- _Problem_:
Which lines in the material below contain the word "centimetres"? List each of them in full.

- _Data to process_:
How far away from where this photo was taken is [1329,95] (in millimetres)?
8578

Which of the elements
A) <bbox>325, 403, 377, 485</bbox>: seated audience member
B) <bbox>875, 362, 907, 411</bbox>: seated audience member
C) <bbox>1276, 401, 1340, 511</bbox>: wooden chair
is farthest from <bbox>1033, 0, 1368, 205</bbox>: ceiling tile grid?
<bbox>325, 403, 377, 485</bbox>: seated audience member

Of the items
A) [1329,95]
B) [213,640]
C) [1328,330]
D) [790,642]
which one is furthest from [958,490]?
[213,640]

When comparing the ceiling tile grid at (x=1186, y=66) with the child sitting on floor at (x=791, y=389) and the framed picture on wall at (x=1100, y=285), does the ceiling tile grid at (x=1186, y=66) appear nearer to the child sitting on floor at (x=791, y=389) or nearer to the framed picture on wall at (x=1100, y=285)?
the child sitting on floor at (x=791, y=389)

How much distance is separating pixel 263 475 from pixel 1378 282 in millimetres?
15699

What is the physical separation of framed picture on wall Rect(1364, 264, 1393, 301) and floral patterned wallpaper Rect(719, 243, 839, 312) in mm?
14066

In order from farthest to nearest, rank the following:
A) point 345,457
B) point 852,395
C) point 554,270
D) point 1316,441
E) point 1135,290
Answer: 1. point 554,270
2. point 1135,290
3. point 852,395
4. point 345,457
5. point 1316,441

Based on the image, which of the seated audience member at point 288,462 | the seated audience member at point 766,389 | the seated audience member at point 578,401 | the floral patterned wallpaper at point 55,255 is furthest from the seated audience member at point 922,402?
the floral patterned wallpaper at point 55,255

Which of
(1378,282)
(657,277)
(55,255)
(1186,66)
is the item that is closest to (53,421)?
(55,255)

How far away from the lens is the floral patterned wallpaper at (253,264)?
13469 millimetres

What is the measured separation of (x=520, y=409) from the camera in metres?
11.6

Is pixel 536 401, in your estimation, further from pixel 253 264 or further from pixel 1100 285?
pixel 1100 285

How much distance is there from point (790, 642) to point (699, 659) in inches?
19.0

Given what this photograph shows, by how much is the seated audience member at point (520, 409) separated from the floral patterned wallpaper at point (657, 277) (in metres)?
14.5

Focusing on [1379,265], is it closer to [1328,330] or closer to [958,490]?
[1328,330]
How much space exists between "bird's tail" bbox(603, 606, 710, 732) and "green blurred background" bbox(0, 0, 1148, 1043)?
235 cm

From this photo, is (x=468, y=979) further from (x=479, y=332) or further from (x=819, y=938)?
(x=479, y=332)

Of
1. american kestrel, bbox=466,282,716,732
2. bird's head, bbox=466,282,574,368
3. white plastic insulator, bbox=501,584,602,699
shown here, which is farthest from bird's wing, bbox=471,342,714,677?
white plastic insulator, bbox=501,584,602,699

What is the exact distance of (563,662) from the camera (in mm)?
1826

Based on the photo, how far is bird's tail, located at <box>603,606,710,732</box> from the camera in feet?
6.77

...

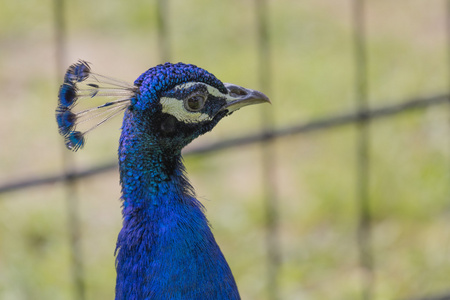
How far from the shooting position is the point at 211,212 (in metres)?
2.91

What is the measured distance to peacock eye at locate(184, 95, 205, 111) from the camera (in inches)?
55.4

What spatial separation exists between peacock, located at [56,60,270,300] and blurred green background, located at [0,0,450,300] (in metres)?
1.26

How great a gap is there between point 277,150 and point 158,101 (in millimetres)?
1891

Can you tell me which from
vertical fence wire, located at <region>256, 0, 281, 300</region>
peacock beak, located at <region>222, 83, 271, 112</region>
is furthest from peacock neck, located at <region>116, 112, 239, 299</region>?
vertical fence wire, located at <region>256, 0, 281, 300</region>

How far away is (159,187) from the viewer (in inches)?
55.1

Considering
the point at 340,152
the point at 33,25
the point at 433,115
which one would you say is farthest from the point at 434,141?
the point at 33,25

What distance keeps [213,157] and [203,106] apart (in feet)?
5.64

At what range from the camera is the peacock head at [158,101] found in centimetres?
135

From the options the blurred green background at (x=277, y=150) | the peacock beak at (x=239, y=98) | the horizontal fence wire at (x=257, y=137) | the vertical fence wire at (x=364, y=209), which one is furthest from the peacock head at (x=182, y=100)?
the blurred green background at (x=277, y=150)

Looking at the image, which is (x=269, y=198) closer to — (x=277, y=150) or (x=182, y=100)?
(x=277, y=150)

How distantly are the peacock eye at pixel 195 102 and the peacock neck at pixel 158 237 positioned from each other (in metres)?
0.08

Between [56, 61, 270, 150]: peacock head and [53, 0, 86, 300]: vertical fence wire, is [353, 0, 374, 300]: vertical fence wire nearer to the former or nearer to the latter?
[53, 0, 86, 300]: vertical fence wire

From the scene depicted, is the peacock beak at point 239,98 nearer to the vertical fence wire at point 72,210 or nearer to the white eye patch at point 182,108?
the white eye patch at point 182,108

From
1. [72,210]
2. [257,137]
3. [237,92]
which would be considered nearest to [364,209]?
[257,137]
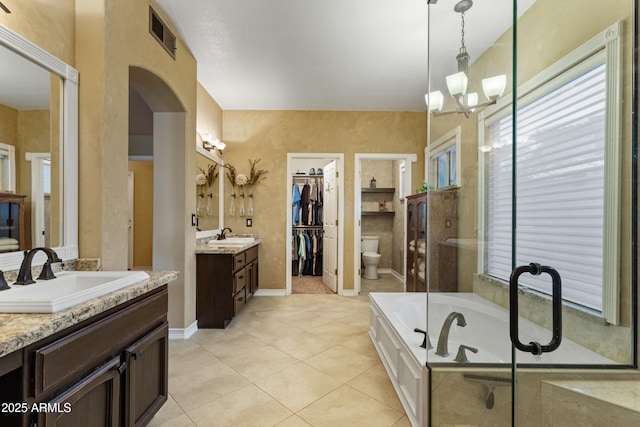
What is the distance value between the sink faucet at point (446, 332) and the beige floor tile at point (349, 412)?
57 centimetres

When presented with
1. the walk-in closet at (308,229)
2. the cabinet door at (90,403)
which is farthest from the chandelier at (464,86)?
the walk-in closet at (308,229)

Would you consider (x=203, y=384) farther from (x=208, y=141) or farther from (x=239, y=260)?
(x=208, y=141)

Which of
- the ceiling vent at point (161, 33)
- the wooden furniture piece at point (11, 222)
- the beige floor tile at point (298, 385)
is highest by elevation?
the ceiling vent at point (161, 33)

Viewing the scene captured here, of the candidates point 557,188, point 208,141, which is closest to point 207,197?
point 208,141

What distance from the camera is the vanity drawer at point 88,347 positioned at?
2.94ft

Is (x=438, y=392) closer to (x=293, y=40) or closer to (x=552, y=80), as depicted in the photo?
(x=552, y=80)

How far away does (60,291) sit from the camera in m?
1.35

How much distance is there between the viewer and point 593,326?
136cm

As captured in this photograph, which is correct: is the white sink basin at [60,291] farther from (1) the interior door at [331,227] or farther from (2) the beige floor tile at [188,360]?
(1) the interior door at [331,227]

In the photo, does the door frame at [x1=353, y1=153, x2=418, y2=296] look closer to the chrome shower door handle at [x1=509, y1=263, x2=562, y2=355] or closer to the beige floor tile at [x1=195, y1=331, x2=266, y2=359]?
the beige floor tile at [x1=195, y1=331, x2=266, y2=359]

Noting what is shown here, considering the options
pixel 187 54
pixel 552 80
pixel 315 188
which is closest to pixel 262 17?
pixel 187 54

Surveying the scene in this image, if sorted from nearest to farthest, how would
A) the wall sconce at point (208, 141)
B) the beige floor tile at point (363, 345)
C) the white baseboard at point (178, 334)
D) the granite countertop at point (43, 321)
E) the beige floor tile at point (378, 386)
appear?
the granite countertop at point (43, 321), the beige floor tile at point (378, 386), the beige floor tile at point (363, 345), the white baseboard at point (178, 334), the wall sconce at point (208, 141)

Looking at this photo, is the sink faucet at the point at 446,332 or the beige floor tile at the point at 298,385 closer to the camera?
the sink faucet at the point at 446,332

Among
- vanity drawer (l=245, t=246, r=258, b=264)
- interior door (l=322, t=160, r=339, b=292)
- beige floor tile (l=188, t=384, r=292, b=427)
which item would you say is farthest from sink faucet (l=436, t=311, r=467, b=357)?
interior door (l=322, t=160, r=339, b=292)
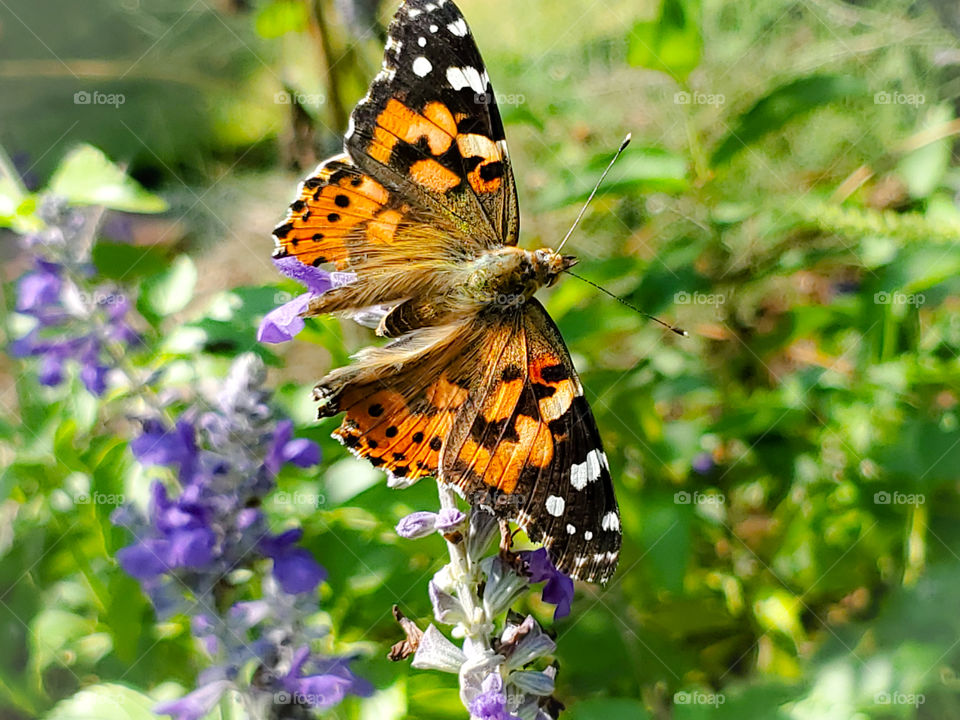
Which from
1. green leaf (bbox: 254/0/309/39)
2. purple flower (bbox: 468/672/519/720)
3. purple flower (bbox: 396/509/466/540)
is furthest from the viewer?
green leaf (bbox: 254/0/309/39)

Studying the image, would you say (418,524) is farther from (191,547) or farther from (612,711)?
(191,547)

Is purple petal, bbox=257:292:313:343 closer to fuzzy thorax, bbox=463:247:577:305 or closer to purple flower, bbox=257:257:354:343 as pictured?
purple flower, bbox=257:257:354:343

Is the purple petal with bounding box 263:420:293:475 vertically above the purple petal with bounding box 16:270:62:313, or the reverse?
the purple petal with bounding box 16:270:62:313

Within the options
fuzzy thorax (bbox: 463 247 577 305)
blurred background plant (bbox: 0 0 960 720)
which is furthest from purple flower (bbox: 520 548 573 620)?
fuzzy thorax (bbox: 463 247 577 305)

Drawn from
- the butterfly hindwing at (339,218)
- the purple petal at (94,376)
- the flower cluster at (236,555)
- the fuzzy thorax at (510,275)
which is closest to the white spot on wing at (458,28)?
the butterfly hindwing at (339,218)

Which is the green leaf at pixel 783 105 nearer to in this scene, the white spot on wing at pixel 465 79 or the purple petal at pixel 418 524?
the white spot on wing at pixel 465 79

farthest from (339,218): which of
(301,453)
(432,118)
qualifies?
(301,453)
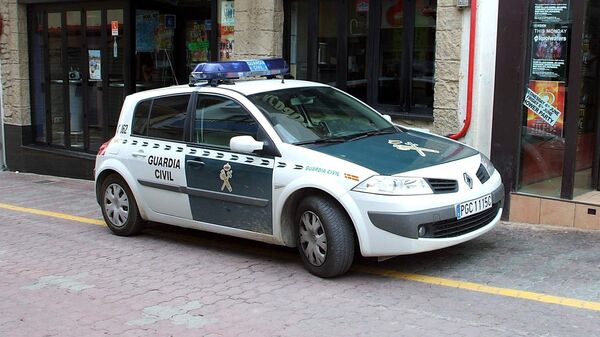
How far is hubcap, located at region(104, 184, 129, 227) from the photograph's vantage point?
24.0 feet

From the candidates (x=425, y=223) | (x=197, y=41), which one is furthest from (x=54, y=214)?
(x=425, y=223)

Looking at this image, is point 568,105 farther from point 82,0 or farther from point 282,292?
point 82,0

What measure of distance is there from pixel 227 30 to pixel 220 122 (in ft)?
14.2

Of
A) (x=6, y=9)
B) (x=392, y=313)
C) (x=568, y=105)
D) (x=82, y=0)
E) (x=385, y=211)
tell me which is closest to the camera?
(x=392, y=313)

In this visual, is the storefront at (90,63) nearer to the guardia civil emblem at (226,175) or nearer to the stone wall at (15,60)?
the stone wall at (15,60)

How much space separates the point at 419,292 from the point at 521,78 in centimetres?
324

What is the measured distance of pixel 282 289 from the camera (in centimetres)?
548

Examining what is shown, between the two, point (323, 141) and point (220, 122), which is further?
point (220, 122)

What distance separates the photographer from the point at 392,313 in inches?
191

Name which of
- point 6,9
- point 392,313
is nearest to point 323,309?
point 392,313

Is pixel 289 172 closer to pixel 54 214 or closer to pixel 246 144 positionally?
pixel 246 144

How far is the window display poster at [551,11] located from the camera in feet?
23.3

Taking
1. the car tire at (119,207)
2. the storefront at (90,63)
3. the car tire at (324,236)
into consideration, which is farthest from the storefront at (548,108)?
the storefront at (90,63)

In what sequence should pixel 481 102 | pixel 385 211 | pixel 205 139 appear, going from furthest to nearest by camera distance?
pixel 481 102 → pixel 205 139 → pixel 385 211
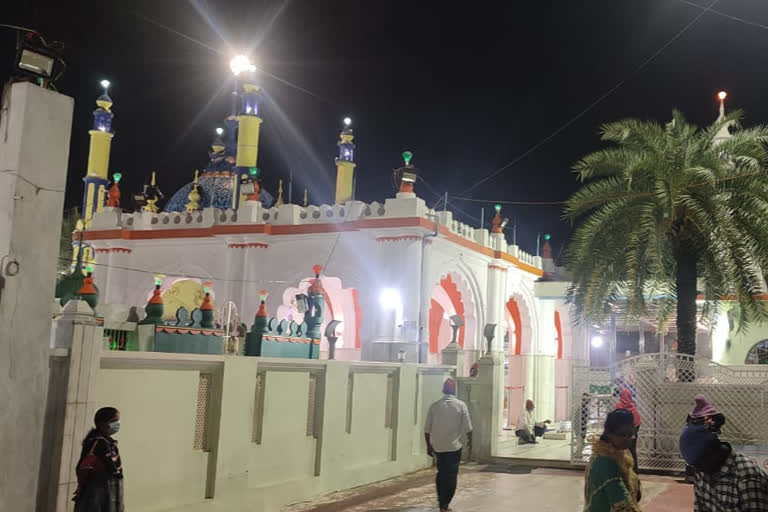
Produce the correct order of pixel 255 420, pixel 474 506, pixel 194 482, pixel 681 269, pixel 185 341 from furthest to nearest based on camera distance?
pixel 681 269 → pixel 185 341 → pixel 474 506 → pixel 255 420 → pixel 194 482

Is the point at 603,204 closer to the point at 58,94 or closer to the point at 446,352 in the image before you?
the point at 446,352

- _Correct output_:
At what range from the camera is the peacock head at [158,101] found in centimetres?
57 centimetres
How much space separates the point at 419,292 from the point at 521,78 in centimetres?
What is the measured distance of pixel 282 289 from the camera (in centimetres)?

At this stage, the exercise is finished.